_Exercise set_:
A) In the passage on presentation gestures, which features were tagged with the primary use of pointing gestures?
B) Do these statements agree with the passage on presentation gestures? Answer yes or no for each and quote the deciding words. (i) Page navigation needs complementary information from pointing gestures. (ii) The participants wanted triggers to be as natural as possible. (iii) For the zooming feature, the gestural modality is regarded as primary.

_Source_:

-- begin --

Both primary and auxiliary gestures were predominantly in the form of pointing gestures. The difference between the primary and auxiliary use of the gestural modality was thus based on whether the pointing gesture alone could express the presenter’s intention. The features tagged with the primary use of pointing gestures were the pointer and annotation features. If the speaker points at the screen, he already expressed his intention to emphasize a point or write on the screen. However, in the case of the annotation feature, the pointing gesture is not the only primary trigger. To enable the pointing gesture as the primary trigger, the speaker needs to verbally express that he/she wants to use the annotation feature (e.g., “use annotation feature”), allowing the system to distinguish what the intention of the pointing gesture would be. For this purpose, the annotation feature requires verbal and gestural modalities as the primary. The video control, zooming, hyperlink, and object control features, on the other hand, use the pointing gesture to complement the intention by specifying the target object leading the corresponding tag to be “auxiliary.” There are two exceptional features that use gestures other than pointing gestures: page navigation and zooming. Page navigation does not require any complementary information from pointing gestures; therefore, verbal modality alone becomes the primary modality. However, a swiping gesture is suggested as a guided trigger; therefore, the gestural modality can also be used as the primary modality. Here, two modalities are exclusively used to express the intention of page navigation; that is, either modality can be used alone. With the zooming feature, the pointing gesture has already been used as an auxiliary modality to specify the target position of zooming. In addition, the participants used a guided trigger for the zooming feature using hand pinch and stretch gestures. Because the gestures for this trigger can only convey the intention of the speaker to zoom in/out, the gestural modality of the zooming feature is regarded as primary.
Natural vs. guided
In gesture-based systems proposed in previous studies [11, 12], presenters are required to perform specific guided gestures for triggering system actions mostly designed by system developers. This study explored what type of gestures and speech would be the most appropriate triggers for such applications, instead of designing guided gestures a priori. Our participants’ ideas about triggers were simple: “as natural as possible.” Presentations are real-time performances, where the main objective of the presenter is to deliver a message to the audience. If the presenter makes an unnecessary gesture or speech in the middle of the presentation, the interruption disturbs the message delivery. Consequently, our participants often expressed their intention to trigger a system action naturally during a presentation in advance; therefore, the most preferred interface would come from understanding the intentions from these natural expressions. In terms of speech interaction, they wanted the system to understand natural phrases such as “Well, then let’s watch the video, here” instead of constraining presenters to use only guided triggers such as saying “play.”

-- end --

_Dataset extract_:
-- begin --

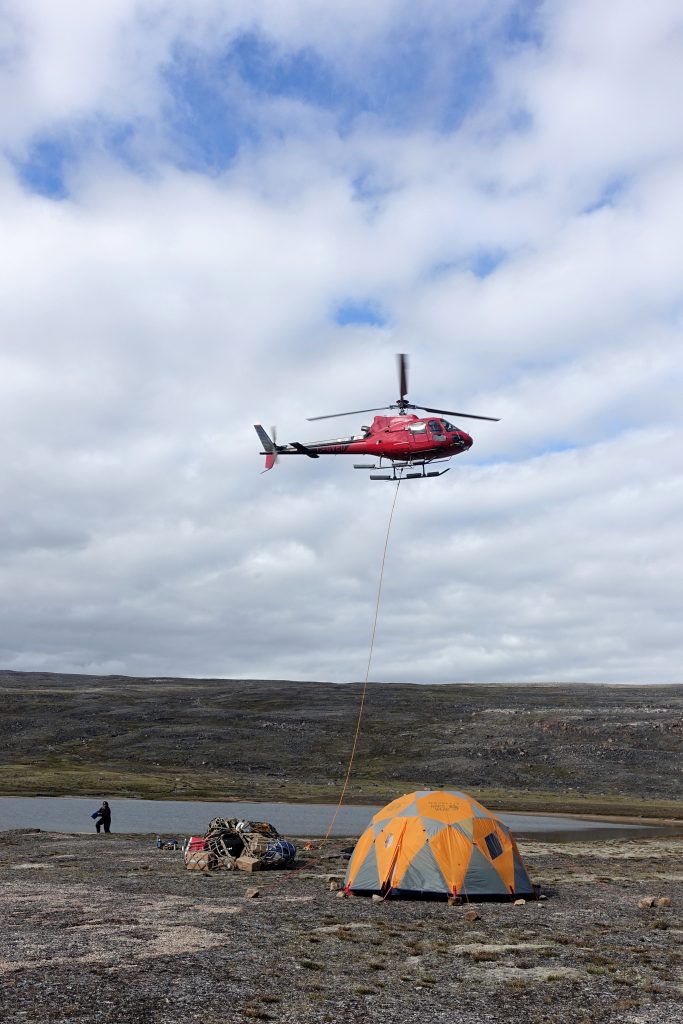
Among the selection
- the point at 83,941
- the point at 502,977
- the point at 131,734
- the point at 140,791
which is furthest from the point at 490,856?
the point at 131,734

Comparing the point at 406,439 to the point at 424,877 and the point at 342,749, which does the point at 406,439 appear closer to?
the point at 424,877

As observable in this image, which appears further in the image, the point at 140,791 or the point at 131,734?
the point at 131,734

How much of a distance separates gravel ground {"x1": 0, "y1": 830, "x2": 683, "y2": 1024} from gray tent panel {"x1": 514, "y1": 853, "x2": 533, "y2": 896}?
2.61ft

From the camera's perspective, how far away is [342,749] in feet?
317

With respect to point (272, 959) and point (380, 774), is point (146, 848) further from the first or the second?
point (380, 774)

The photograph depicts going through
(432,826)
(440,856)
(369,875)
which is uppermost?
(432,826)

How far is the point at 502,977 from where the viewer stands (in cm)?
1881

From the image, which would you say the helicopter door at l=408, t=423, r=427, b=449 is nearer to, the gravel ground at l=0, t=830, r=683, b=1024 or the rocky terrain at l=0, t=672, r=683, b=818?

-- end --

_Outputs by task_:
A) The pointer and annotation features.

B)
(i) No: "Page navigation does not require any complementary information from pointing gestures"
(ii) Yes: "Our participants’ ideas about triggers were simple: “as natural as possible.”"
(iii) Yes: "the gestural modality of the zooming feature is regarded as primary"